* [Work to complete] Copy the items below word for word, starting at the line containing "According to this" and ending at the line containing "25.1 metres".
# Start of The input
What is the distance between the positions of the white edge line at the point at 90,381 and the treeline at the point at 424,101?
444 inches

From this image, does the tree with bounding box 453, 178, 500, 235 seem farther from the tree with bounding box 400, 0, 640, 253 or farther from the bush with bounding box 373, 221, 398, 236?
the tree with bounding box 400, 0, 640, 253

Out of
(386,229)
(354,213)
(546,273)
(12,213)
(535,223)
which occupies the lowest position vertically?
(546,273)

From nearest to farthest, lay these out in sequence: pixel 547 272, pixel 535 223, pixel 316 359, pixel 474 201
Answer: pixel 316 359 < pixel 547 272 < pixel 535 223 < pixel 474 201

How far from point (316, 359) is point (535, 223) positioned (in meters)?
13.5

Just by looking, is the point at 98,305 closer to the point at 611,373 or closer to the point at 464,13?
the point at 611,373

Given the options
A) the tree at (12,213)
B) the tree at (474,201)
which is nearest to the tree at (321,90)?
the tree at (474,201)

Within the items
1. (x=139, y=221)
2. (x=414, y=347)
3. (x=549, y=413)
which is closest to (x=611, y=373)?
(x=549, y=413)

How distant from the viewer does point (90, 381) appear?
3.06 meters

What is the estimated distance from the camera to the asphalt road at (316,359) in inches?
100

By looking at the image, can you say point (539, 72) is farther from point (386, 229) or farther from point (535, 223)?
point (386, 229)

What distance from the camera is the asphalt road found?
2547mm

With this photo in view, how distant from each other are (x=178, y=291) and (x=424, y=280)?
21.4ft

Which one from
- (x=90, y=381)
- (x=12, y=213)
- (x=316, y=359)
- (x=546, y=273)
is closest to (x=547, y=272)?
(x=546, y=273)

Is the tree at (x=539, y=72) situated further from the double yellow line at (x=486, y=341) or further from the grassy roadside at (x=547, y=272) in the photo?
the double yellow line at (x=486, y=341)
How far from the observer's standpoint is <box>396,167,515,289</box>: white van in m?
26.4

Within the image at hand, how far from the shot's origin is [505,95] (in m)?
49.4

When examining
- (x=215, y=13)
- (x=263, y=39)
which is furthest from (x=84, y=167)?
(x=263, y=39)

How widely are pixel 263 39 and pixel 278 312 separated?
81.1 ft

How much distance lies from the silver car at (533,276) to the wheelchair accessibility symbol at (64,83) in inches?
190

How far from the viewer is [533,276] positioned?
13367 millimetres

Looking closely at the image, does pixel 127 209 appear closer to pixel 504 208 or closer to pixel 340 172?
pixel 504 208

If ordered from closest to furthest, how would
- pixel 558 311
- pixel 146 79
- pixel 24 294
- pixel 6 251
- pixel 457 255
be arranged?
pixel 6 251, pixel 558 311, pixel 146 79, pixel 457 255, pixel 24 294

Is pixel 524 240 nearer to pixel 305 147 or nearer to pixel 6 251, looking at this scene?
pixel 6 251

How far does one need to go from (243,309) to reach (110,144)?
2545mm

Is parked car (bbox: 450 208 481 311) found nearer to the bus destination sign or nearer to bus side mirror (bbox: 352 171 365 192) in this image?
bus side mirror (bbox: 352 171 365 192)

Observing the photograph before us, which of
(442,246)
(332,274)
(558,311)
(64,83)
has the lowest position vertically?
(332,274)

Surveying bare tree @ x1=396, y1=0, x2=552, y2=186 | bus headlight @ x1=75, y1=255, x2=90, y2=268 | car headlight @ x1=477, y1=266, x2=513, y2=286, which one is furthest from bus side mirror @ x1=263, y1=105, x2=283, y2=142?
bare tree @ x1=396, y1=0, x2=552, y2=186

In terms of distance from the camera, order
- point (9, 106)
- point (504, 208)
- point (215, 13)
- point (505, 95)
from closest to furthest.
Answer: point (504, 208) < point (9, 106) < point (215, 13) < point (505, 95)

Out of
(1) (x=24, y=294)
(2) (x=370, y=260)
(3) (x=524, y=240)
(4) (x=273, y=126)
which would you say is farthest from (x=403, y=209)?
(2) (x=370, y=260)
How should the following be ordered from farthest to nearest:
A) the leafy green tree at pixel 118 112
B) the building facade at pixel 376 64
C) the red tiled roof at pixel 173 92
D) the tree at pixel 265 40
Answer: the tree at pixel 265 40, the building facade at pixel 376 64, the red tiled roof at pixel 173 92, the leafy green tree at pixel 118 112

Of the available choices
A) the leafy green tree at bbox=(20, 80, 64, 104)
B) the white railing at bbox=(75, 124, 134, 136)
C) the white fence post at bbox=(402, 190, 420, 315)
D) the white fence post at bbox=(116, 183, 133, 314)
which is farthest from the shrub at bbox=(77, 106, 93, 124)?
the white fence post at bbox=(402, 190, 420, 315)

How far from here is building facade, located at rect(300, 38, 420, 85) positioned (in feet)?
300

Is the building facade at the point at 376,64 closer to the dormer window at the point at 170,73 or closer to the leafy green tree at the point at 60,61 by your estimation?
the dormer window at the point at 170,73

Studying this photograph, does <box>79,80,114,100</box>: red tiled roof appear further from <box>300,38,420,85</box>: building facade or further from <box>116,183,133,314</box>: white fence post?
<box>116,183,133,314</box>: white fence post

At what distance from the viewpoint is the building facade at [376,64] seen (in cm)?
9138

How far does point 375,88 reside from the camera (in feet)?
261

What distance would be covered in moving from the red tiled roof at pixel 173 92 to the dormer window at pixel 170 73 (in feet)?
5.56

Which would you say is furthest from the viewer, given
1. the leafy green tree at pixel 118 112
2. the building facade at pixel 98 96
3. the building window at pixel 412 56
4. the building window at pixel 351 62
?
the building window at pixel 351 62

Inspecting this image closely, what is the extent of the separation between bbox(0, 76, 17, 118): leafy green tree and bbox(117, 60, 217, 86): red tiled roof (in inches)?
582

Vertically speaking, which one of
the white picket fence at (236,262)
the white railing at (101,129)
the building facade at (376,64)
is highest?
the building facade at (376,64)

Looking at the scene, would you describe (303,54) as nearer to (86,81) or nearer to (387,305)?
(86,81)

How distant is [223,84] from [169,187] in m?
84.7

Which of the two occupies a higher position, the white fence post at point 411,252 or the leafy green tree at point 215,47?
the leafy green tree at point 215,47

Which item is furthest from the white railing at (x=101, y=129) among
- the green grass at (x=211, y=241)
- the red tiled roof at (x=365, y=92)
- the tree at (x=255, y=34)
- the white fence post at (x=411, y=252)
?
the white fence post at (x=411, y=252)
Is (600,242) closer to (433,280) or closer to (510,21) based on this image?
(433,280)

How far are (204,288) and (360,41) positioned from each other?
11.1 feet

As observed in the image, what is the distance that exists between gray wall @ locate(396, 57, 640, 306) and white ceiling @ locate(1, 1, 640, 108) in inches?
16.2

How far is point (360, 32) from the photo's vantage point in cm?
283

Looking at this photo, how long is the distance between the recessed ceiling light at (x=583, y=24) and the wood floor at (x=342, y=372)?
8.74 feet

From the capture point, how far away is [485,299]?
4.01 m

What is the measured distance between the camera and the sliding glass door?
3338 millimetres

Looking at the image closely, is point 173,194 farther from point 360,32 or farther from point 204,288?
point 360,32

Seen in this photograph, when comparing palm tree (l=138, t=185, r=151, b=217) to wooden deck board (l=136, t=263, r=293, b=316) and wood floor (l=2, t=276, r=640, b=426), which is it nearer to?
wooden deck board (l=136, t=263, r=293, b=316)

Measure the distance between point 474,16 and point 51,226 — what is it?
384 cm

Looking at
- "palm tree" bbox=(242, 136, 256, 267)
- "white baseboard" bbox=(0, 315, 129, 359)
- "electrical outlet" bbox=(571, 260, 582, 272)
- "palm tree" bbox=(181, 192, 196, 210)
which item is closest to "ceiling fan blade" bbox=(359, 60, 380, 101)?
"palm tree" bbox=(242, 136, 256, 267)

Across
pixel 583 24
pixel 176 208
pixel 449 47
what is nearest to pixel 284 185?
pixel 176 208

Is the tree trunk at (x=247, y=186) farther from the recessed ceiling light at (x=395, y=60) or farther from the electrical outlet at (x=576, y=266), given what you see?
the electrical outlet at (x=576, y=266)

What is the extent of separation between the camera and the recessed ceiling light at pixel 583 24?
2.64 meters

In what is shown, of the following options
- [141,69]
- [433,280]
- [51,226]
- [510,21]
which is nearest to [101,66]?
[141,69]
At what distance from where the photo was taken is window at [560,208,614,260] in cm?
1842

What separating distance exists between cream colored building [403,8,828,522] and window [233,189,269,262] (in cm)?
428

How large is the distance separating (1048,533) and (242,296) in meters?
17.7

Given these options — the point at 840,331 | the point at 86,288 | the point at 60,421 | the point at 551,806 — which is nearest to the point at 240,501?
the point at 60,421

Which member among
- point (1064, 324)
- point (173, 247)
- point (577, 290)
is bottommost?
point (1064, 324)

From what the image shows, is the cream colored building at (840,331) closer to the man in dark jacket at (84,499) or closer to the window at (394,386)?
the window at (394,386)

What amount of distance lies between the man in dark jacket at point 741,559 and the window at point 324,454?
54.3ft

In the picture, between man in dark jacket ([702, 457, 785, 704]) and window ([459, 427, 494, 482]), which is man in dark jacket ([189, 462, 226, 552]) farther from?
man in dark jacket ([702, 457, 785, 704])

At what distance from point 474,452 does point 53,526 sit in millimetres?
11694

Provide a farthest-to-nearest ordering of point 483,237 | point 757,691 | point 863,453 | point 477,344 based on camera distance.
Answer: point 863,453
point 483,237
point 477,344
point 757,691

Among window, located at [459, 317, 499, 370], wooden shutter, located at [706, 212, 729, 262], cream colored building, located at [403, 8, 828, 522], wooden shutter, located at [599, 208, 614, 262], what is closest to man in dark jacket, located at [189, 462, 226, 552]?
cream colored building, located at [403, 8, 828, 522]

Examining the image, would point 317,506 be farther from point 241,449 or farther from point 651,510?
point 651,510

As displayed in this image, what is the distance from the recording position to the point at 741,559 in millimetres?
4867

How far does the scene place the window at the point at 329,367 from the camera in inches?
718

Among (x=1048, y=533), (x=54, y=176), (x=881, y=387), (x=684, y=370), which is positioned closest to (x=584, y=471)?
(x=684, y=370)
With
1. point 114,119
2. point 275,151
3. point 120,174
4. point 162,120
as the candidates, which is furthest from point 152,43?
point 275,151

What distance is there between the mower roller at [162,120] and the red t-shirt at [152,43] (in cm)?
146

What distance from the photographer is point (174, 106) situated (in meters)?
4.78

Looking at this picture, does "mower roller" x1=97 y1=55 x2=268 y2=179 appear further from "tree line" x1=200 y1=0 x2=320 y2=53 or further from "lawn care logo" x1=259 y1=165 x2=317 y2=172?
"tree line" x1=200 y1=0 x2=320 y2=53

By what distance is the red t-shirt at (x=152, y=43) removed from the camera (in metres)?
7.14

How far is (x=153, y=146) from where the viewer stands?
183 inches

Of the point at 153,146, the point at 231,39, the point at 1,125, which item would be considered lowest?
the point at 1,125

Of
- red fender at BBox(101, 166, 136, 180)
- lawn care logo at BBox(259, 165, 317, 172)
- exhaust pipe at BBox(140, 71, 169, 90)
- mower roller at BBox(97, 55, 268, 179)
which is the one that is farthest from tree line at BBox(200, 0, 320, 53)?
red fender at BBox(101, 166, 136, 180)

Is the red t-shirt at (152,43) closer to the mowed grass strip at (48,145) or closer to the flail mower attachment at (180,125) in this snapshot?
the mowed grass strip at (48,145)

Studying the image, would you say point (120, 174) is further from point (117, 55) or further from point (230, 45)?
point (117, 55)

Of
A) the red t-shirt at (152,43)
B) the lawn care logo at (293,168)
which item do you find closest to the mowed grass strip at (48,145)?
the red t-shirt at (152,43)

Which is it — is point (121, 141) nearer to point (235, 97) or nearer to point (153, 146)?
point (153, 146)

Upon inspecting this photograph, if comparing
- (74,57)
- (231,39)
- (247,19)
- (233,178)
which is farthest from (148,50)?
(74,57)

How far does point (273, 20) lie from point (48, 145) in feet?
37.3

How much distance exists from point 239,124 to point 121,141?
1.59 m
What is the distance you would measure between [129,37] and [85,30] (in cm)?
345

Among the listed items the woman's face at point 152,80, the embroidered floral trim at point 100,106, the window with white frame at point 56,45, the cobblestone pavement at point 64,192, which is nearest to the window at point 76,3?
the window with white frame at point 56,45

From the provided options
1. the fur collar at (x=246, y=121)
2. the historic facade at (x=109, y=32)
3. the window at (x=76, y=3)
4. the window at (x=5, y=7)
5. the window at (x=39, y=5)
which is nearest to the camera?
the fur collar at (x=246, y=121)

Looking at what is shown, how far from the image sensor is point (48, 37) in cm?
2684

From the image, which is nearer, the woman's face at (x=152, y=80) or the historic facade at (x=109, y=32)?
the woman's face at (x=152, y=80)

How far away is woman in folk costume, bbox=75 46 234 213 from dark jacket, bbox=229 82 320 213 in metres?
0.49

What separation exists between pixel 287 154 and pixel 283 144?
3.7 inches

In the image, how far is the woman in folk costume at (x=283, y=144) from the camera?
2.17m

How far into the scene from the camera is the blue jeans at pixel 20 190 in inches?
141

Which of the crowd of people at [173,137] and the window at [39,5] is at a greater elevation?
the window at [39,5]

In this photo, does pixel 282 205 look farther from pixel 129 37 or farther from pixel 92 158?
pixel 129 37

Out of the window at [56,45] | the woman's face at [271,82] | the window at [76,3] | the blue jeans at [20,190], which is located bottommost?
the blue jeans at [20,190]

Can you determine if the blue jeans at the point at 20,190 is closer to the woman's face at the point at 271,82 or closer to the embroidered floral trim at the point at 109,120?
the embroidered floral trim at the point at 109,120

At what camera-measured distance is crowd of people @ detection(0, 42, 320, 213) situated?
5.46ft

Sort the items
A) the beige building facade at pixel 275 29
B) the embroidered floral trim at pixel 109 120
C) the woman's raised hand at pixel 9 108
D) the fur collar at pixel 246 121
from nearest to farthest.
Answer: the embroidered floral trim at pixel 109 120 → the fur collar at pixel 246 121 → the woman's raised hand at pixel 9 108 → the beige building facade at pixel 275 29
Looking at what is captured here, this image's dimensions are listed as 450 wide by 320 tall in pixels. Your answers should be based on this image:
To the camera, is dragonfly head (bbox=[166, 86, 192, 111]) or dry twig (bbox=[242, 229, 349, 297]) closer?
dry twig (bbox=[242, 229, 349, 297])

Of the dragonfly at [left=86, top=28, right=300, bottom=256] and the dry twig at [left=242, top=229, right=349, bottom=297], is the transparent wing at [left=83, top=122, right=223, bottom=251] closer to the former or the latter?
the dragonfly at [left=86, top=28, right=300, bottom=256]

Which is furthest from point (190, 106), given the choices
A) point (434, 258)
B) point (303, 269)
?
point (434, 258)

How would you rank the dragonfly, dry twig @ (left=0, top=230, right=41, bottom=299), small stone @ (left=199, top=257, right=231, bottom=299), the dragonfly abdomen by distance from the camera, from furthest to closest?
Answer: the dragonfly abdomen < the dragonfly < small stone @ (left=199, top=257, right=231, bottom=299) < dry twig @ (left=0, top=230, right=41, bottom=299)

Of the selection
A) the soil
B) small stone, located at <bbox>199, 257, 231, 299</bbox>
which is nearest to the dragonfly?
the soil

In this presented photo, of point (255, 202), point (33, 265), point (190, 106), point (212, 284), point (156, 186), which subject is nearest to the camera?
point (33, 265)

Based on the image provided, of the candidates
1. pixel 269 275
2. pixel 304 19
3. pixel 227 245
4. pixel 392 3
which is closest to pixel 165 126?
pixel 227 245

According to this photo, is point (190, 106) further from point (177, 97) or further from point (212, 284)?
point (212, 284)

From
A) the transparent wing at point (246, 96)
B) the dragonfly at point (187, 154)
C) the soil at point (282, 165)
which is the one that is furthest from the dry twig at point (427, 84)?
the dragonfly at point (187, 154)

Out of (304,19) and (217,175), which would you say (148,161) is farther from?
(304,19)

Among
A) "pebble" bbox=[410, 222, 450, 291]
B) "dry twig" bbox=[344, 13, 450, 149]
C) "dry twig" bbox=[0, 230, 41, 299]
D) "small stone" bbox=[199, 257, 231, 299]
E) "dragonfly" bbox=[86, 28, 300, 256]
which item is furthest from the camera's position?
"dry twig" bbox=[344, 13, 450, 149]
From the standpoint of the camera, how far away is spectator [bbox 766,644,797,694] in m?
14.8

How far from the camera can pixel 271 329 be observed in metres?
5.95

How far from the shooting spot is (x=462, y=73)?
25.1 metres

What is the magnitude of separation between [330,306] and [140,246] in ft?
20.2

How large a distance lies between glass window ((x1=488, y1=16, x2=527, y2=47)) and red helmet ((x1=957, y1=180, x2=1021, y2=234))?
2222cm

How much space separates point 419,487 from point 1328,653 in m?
# End of The input
* [The answer]
According to this photo, is point (190, 106) further from point (177, 97) or further from point (212, 284)?
point (212, 284)

From
A) the transparent wing at point (246, 96)
B) the dragonfly at point (187, 154)
C) the soil at point (282, 165)
which is the one that is furthest from the dry twig at point (427, 84)?
the dragonfly at point (187, 154)

Out of (304,19) and (217,175), which would you say (148,161) is farther from?
(304,19)

Among
A) "pebble" bbox=[410, 222, 450, 291]
B) "dry twig" bbox=[344, 13, 450, 149]
C) "dry twig" bbox=[0, 230, 41, 299]
D) "small stone" bbox=[199, 257, 231, 299]
E) "dragonfly" bbox=[86, 28, 300, 256]
which item is furthest from the camera's position?
"dry twig" bbox=[344, 13, 450, 149]
From the standpoint of the camera, how far away is spectator [bbox 766,644,797,694] in m?
14.8

How far from the camera can pixel 271 329 be observed in metres?
5.95

How far from the shooting spot is (x=462, y=73)?
25.1 metres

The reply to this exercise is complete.